Alastair Morgan, whose private investigator brother Daniel was murdered in a case which Mr Ellison said could cast new light on suspicions that a detective in the Lawrence investigation may have been corrupt, said yesterday it appeared increasingly clear that the Met had contained a “firm within a firm” of bent officers and called for a full investigation.
In his first public response to the Ellison Report, the Metropolitan Police Commissioner Sir Bernard Hogan Howe described the review as “devastating” and said its publication was one of the worst days of his career.
He told the Evening Standard: “I cannot rewrite history and the events of the past but I do have a responsibility to ensure the trust and confidence of the people of London in the Met now and in the future. This will need a considered response to meet head-on the concerns that have been expressed.”
Prime Minister David Cameron echoed support for Stephen’s parents, Doreen and Neville Lawrence, saying they have “suffered far too much” in the wait for the truth about their son’s murder.

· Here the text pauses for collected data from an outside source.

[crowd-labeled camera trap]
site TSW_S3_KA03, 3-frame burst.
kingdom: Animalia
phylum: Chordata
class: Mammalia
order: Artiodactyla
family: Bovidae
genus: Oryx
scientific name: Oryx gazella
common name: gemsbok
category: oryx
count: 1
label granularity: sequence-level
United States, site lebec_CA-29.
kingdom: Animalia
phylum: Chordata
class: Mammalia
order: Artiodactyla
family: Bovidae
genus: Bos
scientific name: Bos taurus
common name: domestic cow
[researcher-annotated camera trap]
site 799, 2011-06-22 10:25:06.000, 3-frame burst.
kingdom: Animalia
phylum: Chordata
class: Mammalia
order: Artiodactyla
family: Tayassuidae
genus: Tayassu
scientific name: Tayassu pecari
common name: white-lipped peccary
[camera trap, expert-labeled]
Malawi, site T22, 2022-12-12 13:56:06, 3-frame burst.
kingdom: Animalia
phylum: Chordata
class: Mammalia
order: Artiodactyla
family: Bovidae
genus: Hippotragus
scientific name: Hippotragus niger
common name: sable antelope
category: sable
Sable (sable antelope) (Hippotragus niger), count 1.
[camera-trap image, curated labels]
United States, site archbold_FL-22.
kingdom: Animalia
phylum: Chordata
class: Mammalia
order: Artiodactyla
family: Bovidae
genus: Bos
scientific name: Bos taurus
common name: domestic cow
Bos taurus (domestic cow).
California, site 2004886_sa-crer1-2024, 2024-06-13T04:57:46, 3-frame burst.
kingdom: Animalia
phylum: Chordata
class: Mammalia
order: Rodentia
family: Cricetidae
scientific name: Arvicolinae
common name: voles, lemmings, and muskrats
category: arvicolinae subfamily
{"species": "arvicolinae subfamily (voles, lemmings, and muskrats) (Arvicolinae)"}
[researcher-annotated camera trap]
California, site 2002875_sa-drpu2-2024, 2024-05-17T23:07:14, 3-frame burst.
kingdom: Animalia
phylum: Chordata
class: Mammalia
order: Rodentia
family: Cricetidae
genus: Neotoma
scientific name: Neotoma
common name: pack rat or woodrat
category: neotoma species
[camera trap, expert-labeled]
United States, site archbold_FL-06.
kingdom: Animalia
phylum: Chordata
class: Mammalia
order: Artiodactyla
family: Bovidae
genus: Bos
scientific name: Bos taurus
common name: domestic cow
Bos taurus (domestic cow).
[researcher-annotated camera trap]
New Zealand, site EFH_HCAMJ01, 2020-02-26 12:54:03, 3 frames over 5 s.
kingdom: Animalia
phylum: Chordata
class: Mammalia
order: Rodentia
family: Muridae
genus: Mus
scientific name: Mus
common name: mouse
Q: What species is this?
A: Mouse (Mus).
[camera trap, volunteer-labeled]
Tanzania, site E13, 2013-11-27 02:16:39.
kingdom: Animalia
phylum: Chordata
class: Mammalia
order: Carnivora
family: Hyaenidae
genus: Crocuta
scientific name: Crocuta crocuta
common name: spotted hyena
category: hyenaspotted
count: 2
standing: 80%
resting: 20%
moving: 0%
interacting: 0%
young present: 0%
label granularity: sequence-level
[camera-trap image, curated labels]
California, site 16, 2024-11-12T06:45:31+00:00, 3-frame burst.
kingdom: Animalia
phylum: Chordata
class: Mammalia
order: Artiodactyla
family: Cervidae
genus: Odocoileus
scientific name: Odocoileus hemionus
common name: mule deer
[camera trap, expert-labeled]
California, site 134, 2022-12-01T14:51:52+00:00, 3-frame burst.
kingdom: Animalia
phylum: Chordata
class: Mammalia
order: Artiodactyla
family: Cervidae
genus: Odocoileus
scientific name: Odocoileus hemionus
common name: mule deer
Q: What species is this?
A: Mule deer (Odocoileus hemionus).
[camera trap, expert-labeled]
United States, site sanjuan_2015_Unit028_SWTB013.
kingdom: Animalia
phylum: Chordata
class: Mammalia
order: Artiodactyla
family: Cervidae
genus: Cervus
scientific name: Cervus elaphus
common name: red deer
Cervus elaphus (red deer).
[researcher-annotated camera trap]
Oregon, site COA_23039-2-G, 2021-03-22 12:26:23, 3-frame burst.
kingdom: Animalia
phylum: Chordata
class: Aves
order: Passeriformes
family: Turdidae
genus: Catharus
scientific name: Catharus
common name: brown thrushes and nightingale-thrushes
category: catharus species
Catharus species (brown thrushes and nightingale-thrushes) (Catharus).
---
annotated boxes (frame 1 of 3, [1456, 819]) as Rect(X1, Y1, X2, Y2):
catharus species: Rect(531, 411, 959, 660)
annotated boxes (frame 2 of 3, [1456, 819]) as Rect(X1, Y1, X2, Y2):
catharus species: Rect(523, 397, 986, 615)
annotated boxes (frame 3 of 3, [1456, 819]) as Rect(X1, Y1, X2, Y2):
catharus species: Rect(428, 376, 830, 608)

Mr Walton was among those singled out for criticism by Mr Ellison after it was found that the undercover agent planted among supporters of the Lawrence family, known only as N81, had met him as part of preparations for the Yard’s submissions to Sir William Macpherson.
The Ellison report found that Mr Walton, who at the time was an acting detective inspector, had offered an explanation of the “completely improper” meeting with N81 which was “less than straightforward and somewhat troubling”.
The barrister said that the counter-terrorism officer, who had been ordered to attend the meeting, had altered his account of it when interviewed and that his changed recollection was “unconvincing”.
Scotland Yard said it had made the decision to transfer Mr Walton and had also referred his case to the Independent Police Complaints Commission.
Lord Condon, the former Met commissioner who was in charge at the time of the Macpherson Inquiry, meanwhile denied authorising N81, a member of the secret Special Demonstration Squad (SDS) used to infiltrate suspected subversive groups, to target the Lawrence family.
Voicing his support for the public inquiry into undercover policing announced by Home Secretary Theresa May following the Ellison Report, Lord Condon said: “At no stage did I ever authorise or encourage or know about any action by an undercover officer in relation to Mr and Mrs Lawrence or their friends or supporter or the Macpherson Inquiry hearings. Had I known, I would have stopped this action immediately as inappropriate.”
Meanwhile, lawyers for two animal rights activists jailed for arson attacks on department stores said they will seek to have the convictions quashed in the first of a raft of cases likely to be brought for review because of the involvement of undercover officers.
Solicitors for Andrew Clarke and Geoff Sheppard, who were found guilty of firebombing branches of Debenhams, said that the allegedly undeclared involvement of an undercover officer in their cases made their convictions unsafe.